Sarah Palin is a veritable idiot. She allowed TransCanada pipelines to destroy Alaska for profit at no benefit to national security or economic benefit, but for corporate profit alone, and she supports drilling in the Arctic Reserve, in contradistinction to McCain. She is draconian and theocratic on abortion, allowing no room for state’s rights or non-Christian determination on the issue. She irrationally wants to stunt our children intellectually and economically by teaching Christian creationism in the schools, in violation of the Constitution. She sought Constitutional bans on gay marriage, again in contradistinction to McCain’s more conservative stance on the issue. She supported a failing business with corporate welfare and fraudulent criminal government, in violation of the competitive spirit of capitalism, in order to try to run a state-supported business, the Matanuska Maid Dairy. This was a fascist act of which Hitler and the National Socialists would be proud, sacking government officials, using intimidation, and promoting state-supported industry. She is being investigated now in a separate issue for firing the Commissioner of Public Safety because of his involvement with her sister’s ex-husband – the allegation being vindictive abuse of power.

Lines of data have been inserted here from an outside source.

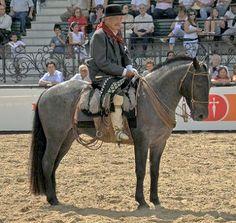 ARGENTINE CRIOLLO HORSE ........ Caballo Criollo ~ Original = (1542 x 1465)   Flickr - Photo Sharing!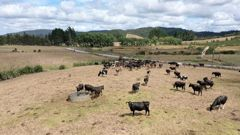 The big dry is visible on the farm belonging to Northalnd farmer Terrance Brocks at Kaikohe. Photo / Chris Tarpey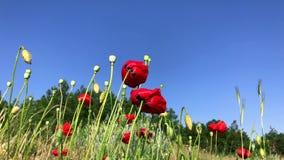 Blühende rote Mohnblumen gegen den blauen Himmel, Ansicht von unten stock video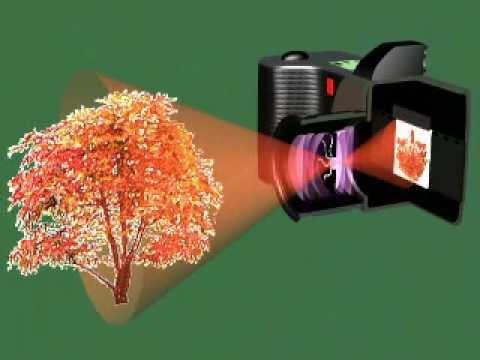 How film cameras work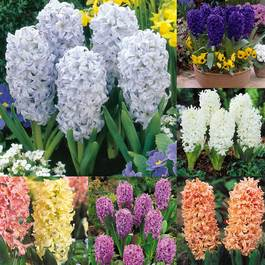 Hyacinth Bedding Size Collection 14-15cm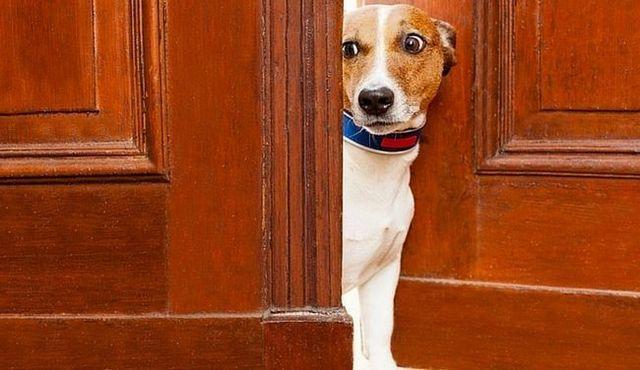 Calmar la bestia salvaje: la melatonina para perros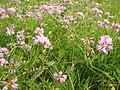 Fabaceae 01 bgiu.jpg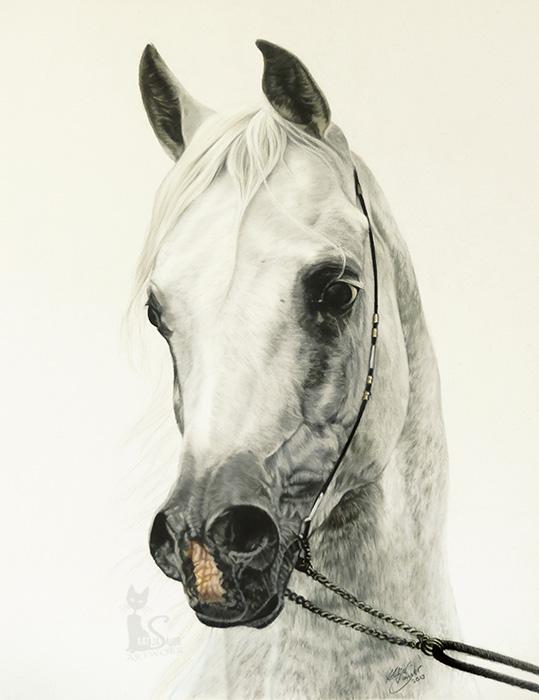 Tierzeichnungen und Pferdeportraits in Pastellkreide - Araberhengst EL THAY MASHOUR (40 cm x 50 cm) / Danke Martin Kubat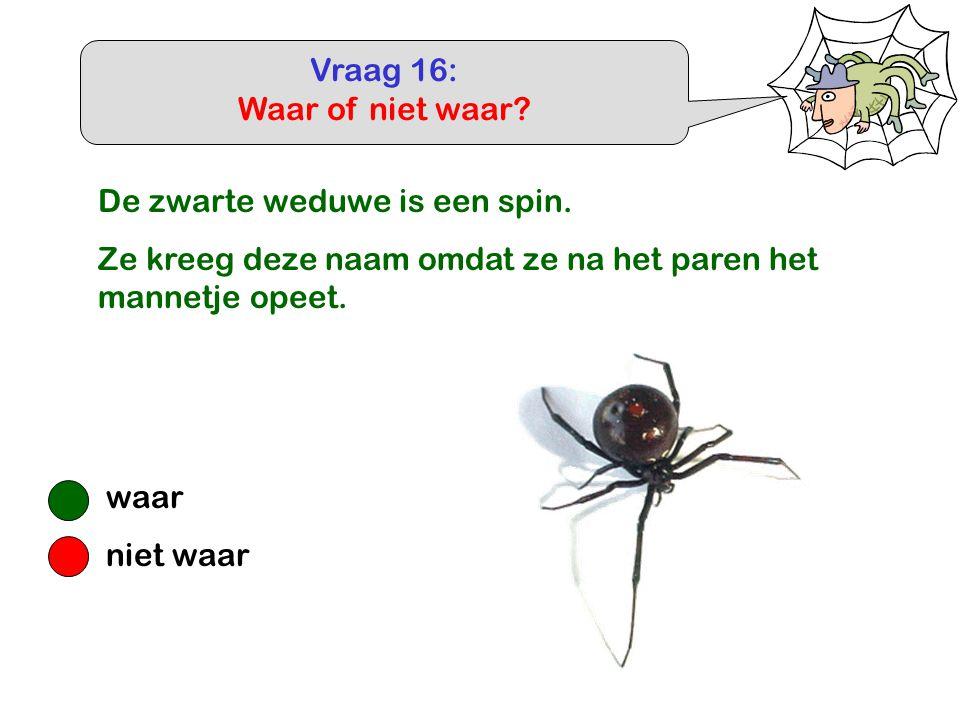 Vraag 16: Waar of niet waar? waar niet waar De zwarte weduwe is een spin. Ze kreeg deze naam omdat ze na het paren het mannetje opeet.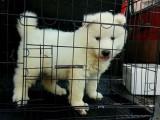 惠州惠阳24小时宠物托运空运汽运客运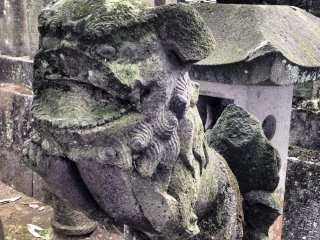 Statues of komainu, or lion-dogs, stand guard at many shrines throughout Japan.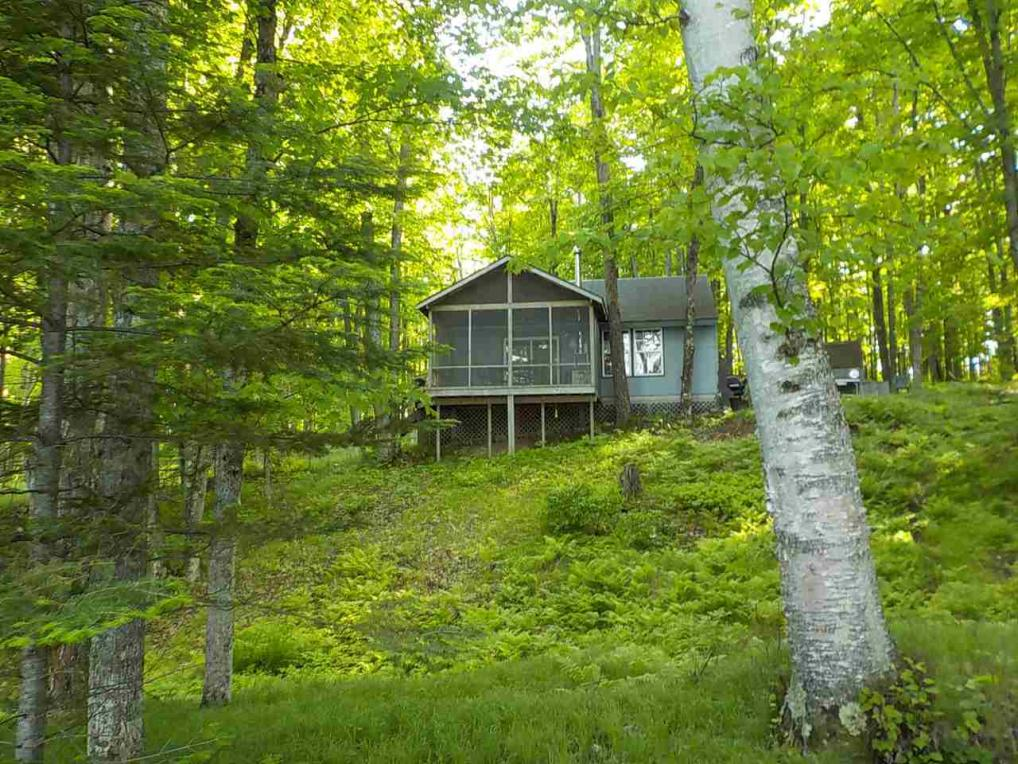340 Buck Lake Park, Crystal Falls, MI 49920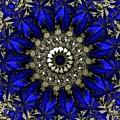 Blue by Robert Orinski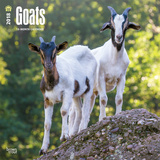 Goats - 2018 Calendar Calendars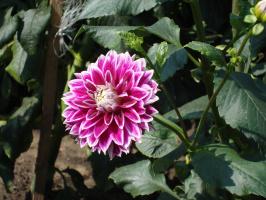 Ещё один всем знакомый цветок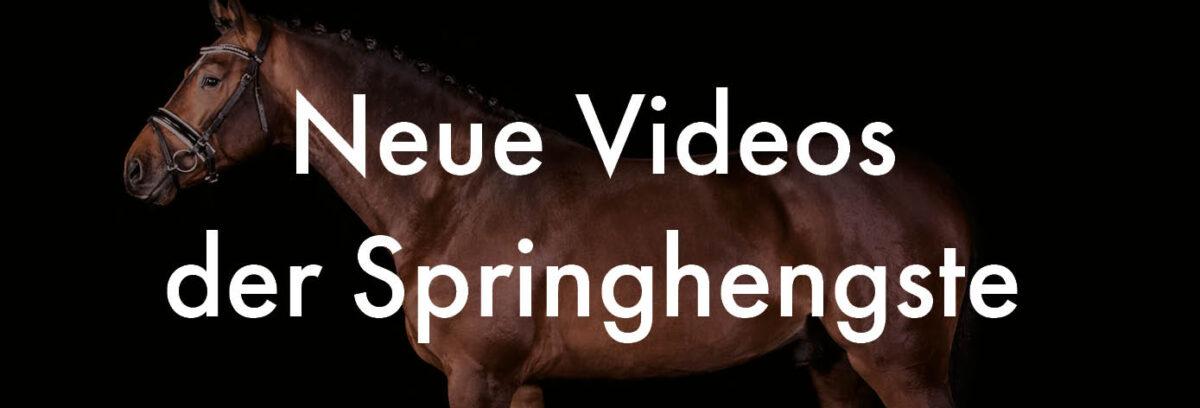 Neue Videos scaled - Hengste
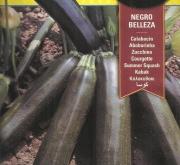 CALABACIN NEGRO BELLEZA ó BLACK BEAUTY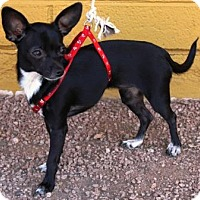 Adopt A Pet :: Bermuda - Gilbert, AZ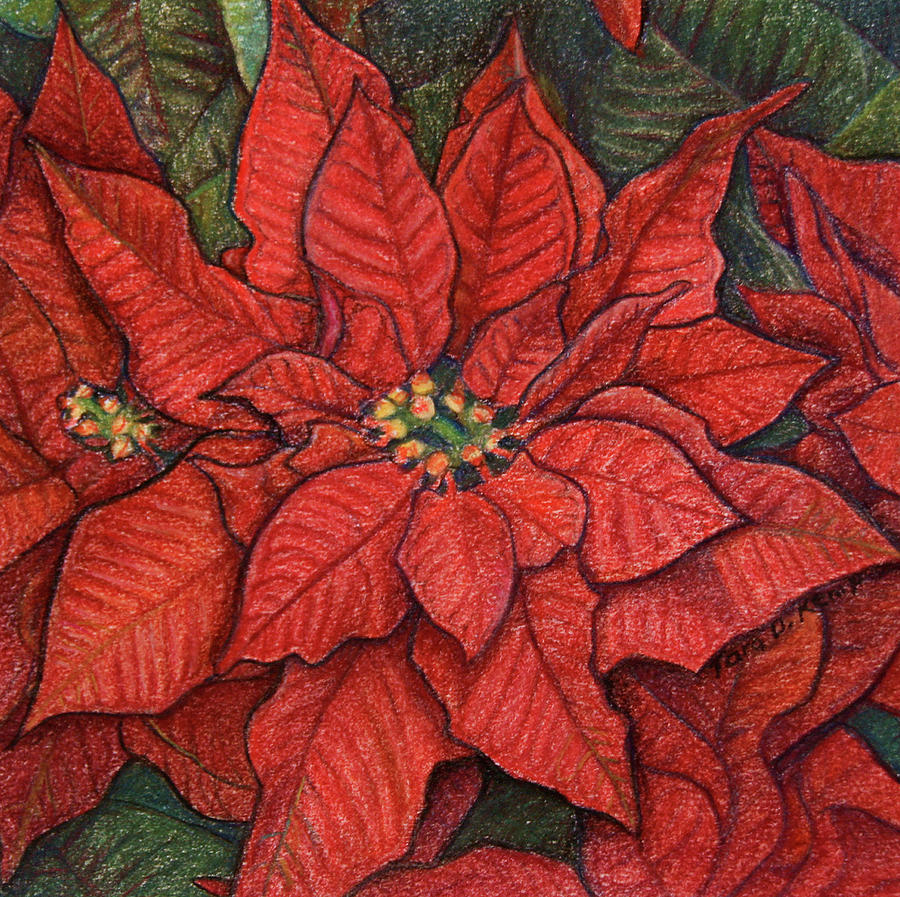 Red Poinsettia by Tara D Kemp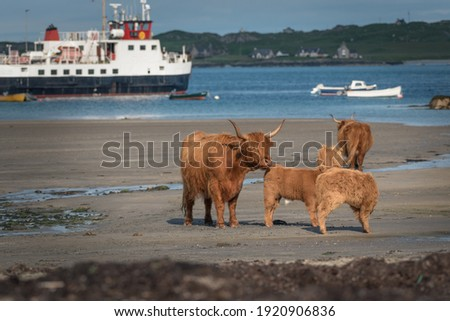 Group of Highland Cattle on the beach shore line with Iona in the background. Ferry boats blurred in the background leaving the harbour. Adults and baby cattle. Latin name Bos taurus taurus Royalty-Free Stock Photo #1920906836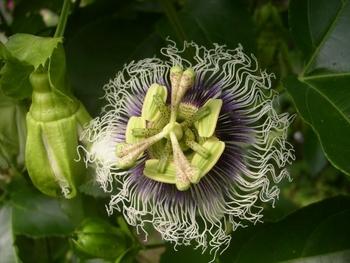 パッションフルーツの緑のカーテン 10月 パッションフルーツの花の写真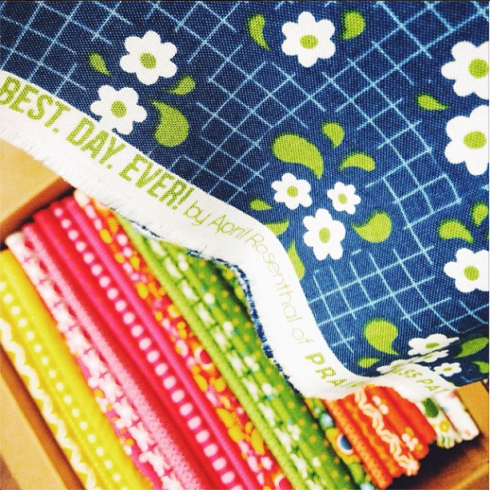 Best. Day. EVER! by April Rosenthal of Prairie Grass Patterns for MODA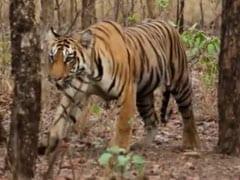 Tigress Found Dead In Madhya Pradesh's Panna Tiger Reserve; 4th Death In 10 Days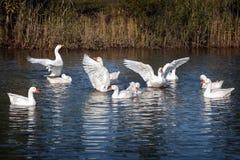 Il ballo bianco delle ali di angelo dei gooses Immagini Stock Libere da Diritti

In short, McCain has violated conservative principles completely. His choice of VP is a slap in the face of reason and the Republican party. Her theocratic tendencies are in violation of any conception of conservative values and in repudiation of the strength and value of the rational individual. She is clearly a bald-faced attempt to garner fundamentalist Christian support, which hardly was in danger of going for Obama anyway, so I don’t understand the strategy of this choice. And most Hillary supporters are not going to vote for a theocratic, moronic fascist because she has a vagina. In fact, such a choice shows a blatant disrespect for the intelligence and integrity of women.

This country for too long has been given the choice between the Socialist party and the Christian-Sharia Law party. Fantastic. I guess conservative, humanistic values are unthinkable to an unreasoned and uninformed people. I guess I blame the American people ultimately. As the Chinese people say, a people gets the government they deserve. We need a new party, the party of freedom, rationalism, capitalistic economic progress and national strength. This election has now become a culture and race war, the fundamentalist white Christians versus everyone else. This is not what America needed, unless obliterating these people from our national dialog is the beginning of the new tomorrow.

BTW In case you haven’t figured it out, I’m writing in Ron Paul.